- **Exercise goal**: List every line in the items below that contains the string "instances", matching case exactly.

- **Data provided**:
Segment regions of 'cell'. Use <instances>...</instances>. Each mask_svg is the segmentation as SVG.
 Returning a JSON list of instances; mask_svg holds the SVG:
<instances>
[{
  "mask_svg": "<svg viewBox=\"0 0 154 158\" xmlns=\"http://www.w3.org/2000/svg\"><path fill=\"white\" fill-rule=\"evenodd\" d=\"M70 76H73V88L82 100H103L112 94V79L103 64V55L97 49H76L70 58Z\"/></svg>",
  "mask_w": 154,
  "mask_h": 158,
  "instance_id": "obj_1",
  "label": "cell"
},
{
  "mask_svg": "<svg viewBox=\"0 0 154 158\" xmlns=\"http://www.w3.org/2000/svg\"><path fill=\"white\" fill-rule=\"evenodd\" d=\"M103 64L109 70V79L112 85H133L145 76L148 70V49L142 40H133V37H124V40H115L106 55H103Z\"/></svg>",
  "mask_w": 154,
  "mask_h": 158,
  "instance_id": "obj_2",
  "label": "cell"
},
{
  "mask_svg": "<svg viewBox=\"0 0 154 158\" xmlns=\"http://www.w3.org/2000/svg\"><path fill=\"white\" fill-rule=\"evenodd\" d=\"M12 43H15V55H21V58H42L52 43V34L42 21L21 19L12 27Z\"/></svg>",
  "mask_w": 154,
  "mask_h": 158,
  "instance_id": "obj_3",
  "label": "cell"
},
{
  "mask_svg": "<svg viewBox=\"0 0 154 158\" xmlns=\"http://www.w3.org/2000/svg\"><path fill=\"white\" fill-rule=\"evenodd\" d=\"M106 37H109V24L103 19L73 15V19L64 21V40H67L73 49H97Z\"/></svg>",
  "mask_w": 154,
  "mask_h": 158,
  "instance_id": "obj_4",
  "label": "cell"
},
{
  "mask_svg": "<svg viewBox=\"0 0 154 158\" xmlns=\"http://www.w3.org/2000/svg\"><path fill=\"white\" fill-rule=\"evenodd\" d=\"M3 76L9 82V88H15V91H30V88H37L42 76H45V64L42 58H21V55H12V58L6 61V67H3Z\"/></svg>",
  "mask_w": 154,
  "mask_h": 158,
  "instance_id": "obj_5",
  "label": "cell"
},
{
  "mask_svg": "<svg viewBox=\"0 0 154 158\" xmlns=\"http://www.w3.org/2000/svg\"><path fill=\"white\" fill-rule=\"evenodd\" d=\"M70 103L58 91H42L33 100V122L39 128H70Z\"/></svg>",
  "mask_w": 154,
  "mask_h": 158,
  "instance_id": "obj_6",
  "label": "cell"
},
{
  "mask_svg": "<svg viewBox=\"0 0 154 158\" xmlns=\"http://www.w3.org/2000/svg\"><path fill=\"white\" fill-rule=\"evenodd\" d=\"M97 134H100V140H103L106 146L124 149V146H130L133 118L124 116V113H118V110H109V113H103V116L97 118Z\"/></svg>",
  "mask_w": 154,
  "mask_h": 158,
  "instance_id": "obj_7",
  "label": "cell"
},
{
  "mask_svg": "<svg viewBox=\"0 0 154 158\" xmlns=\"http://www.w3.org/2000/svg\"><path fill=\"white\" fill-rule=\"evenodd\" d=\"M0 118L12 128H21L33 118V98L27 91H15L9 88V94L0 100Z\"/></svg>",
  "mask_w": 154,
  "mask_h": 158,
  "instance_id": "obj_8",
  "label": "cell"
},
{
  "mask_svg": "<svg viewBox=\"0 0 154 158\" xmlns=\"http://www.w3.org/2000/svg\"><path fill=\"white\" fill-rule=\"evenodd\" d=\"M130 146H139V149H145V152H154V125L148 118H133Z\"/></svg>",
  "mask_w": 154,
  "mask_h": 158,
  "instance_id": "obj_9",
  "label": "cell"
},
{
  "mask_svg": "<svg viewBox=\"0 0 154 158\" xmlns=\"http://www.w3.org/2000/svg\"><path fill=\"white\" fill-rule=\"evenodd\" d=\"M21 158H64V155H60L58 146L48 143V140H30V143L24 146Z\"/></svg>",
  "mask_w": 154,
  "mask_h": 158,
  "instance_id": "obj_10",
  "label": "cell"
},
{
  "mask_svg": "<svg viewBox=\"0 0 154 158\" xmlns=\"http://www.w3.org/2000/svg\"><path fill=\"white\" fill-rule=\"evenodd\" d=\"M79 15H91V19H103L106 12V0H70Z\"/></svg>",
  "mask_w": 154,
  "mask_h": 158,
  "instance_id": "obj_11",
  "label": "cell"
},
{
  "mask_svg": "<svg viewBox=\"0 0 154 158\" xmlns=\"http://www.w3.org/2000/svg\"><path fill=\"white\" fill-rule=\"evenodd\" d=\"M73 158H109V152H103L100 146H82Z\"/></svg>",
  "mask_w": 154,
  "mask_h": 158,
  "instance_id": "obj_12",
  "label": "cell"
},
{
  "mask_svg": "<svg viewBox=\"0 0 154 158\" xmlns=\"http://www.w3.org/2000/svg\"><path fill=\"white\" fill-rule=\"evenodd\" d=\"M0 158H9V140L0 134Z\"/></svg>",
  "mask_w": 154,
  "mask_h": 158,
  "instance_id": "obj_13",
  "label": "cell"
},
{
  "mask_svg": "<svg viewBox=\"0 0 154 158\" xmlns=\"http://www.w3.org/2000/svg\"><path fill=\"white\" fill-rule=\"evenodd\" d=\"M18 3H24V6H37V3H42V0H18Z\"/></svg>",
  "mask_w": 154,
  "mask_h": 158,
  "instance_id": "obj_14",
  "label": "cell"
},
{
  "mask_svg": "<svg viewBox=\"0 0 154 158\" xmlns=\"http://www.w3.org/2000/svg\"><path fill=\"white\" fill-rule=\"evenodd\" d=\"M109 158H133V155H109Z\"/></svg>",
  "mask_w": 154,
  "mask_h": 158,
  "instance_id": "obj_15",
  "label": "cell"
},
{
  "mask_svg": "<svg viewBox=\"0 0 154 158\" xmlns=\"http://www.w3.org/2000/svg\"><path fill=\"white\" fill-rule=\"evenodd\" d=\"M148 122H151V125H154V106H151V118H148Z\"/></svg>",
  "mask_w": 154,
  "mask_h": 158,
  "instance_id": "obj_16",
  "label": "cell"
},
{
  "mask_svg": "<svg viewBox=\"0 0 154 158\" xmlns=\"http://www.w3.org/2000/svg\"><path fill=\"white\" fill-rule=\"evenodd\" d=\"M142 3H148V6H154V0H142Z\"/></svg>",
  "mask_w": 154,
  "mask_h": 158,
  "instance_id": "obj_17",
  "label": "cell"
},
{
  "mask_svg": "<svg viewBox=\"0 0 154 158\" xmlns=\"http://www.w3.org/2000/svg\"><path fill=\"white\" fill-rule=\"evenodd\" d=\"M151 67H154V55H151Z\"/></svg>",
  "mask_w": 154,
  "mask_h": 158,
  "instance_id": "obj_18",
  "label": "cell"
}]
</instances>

- **Result of this task**:
Segment regions of 'cell'. Use <instances>...</instances>. Each mask_svg is the segmentation as SVG.
 Returning a JSON list of instances; mask_svg holds the SVG:
<instances>
</instances>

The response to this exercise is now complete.